Listening to the 6pm news bulletin last night was a surreal experience, in fact I questioned if it was April Fools day. It began with the shocking revelation from Toyota that some of their cars, but they didn’t know which, had problems with the accelerator sticking. I couldn’t help giggling at this, and if it weren’t so serious, I’d have enjoyed a good belly laugh – more on the damage to their brand later.

There followed a report about a guy prosecuted by the police for blowing his nose in his car – in stationary traffic – with the cars handbrake on – because he was not in control of the vehicle!

Next came a bulletin about Tesco in Cardiff banning locals from shopping in their PJ’s.
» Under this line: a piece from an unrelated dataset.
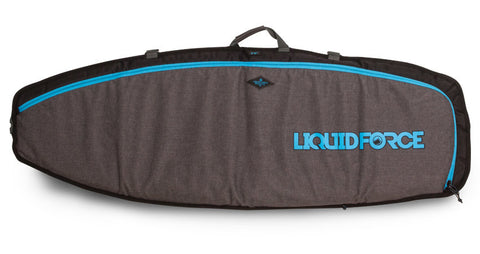 Liquid Force Deluxe Double Surf Bag 2017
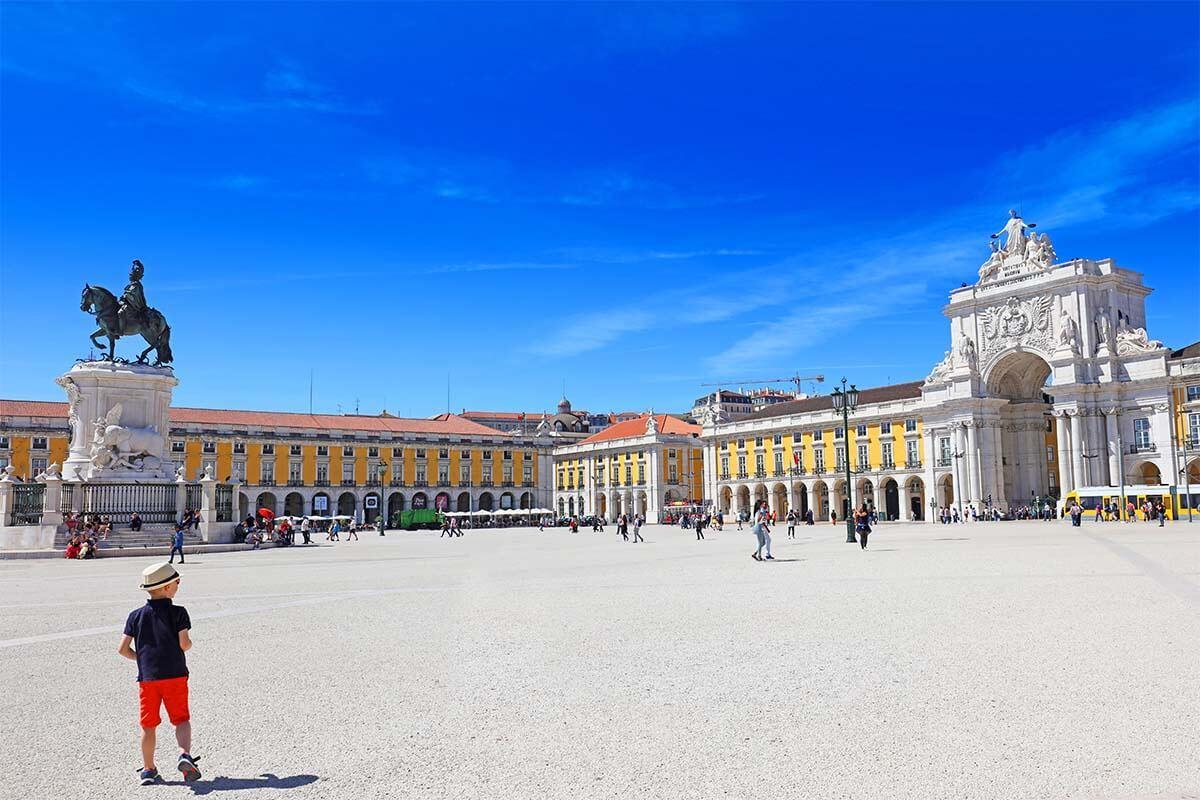 Commerce Square (Praça do Comércio) in Lisbon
Apparently many of them have taken huge offence at being told to get dressed, feeling its perfectly OK to pop in for their morning paper and packet of fags wearing nothing but their pink chiffon nightdress, or barefoot in their stripy PJ bottoms.

The final bulletin concerned the tragic event of the young children found in sports bags in the back of their Mothers car. Talk about a contrast of bulletins – if this weren’t heart-rending and horrific an event on its own, the impact following such frivolous news events seemed in many respects to be so badly positioned by the producers. It really troubled me that such little thought had been given to effect on the listener. Have we really become so desensitised to the horrifying story of small children being murdered and bundled into sports bags that producers feel a bulletin on chavs shopping in PJ’s is a natural link to child murders?